Author : Tracy Adams
Publisher : Penn State Press
Page : 234 pages
File Size : 45,42 MB
Release : 2015-06-01
Category : History
ISBN : 0271066334
In Christine de Pizan and the Fight for France, Tracy Adams offers a reevaluation of Christine de Pizan’s literary engagement with contemporary politics. Adams locates Christine’s works within a detailed narrative of the complex history of the dispute between the Burgundians and the Armagnacs, the two largest political factions in fifteenth-century France. Contrary to what many scholars have long believed, Christine consistently supported the Armagnac faction throughout her literary career and maintained strong ties to Louis of Orleans and Isabeau of Bavaria. By focusing on the historical context of the Armagnac-Burgundian feud at different moments and offering close readings of Christine’s poetry and prose, Adams shows the ways in which the writer was closely engaged with and influenced the volatile politics of her time.

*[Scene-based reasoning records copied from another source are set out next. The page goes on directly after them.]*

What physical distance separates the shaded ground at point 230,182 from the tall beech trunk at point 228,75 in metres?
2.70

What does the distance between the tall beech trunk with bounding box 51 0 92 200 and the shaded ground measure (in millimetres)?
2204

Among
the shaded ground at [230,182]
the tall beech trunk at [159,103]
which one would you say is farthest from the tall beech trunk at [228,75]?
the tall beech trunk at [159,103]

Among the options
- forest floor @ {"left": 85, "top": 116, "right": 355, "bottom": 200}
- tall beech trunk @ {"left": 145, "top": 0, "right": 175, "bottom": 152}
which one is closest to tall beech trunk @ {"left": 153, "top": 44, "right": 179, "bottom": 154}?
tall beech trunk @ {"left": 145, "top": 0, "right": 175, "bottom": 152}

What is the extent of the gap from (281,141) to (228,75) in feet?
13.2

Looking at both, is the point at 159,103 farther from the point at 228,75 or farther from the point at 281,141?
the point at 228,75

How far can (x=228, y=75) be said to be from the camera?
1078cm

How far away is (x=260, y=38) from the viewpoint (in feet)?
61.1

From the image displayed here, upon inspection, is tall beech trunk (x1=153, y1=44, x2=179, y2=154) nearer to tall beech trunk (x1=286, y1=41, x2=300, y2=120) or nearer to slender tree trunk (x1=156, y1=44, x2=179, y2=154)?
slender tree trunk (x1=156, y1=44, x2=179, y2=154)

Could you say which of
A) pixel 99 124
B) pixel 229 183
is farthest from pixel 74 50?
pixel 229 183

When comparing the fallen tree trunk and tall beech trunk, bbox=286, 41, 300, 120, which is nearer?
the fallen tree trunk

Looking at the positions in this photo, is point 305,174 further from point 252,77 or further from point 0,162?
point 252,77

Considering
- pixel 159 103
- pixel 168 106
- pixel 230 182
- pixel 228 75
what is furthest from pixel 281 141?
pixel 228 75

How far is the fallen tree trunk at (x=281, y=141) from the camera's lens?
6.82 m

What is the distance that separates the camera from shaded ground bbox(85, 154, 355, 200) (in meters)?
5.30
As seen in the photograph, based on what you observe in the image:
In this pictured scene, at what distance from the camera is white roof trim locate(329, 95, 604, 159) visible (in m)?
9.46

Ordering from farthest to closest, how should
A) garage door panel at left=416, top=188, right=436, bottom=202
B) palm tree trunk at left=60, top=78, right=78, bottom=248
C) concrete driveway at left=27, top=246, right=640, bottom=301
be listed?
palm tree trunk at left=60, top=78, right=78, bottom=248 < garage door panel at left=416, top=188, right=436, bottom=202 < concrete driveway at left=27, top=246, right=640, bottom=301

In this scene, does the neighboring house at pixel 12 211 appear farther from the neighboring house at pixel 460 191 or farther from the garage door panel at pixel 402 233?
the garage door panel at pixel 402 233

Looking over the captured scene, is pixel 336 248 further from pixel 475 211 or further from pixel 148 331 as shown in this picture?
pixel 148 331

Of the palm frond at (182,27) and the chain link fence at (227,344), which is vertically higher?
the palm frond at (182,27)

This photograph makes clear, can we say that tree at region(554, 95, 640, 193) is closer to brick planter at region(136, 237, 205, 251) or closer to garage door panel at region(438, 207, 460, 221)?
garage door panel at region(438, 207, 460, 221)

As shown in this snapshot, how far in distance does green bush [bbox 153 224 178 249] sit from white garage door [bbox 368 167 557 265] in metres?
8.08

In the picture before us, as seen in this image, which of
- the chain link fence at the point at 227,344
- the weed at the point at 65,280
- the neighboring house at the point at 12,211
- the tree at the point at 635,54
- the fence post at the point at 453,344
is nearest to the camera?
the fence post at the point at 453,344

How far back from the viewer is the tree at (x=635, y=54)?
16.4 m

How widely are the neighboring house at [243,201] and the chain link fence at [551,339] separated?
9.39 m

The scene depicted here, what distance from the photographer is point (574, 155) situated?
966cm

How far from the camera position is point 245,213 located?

Author : Christine (de Pisan)
Publisher : Study of Mediaeval Languages and Literature
Page : 136 pages
File Size : 15,89 MB
Release : 1977
Category : Poetry
ISBN :
Author : Christine (de Pisan)
Publisher :
Page : 316 pages
File Size : 24,29 MB
Release : 2017-03
Category : Education
ISBN :
Christine de Pizan (ca. 1364–ca. 1431) has long been recognized as France’s first professional woman of letters, and interest in her voluminous and wide-ranging corpus has been steadily rising for decades. During the tumultuous later years of the Hundred Years’ War, Christine’s lone but strong feminine voice could be heard defending women, expounding the highest ideals for good governance, and lamenting France’s troubled times alongside her own personal trials. In The Mutability of Fortune, Christine fuses world history with autobiography to demonstrate mankind’s subjugation to the ceaselessly changing, and often cruel, whims of Fortune. Now, for the first time, this poem is accessible to an English-speaking audience, further expanding our appreciation of this ground-breaking woman author and her extraordinary body of work.
Author : Glenn Burger
Publisher : U of Minnesota Press
Page : 350 pages
File Size : 32,62 MB
Release : 2001
Category : Social Science
ISBN : 9780816634040
The essays in this volume present new work that, in one way or another, "queers" stabilized conceptions of the Middle Ages, allowing us to see the period and its systems of sexuality in radically different, off-center, and revealing ways. While not denying the force of gender and sexual norms, the authors consider how historical work has written out or over what might have been non-normative in medieval sex and culture, and they work to restore a sense of such instabilities. At the same time, they ask how this pursuit might allow us not only to re-envision medieval studies but also to rethink how we study culture from our current set of vantage points within postmodernity. The authors focus on particular medieval moments: Christine de Pizan's representation of female sexuality; chastity in the Grail romances; the illustration of "the sodomite" in manuscript commentaries on Dante's Commedia; the complex ways that sexuality inflected English national politics at the time of Edward II's deposition; the construction of the sodomitic Moor by Reconquista Spain. Throughout, their work seeks to disturb a logic that sees the past as significant only insofar as it may make sense for and of a stabilized present.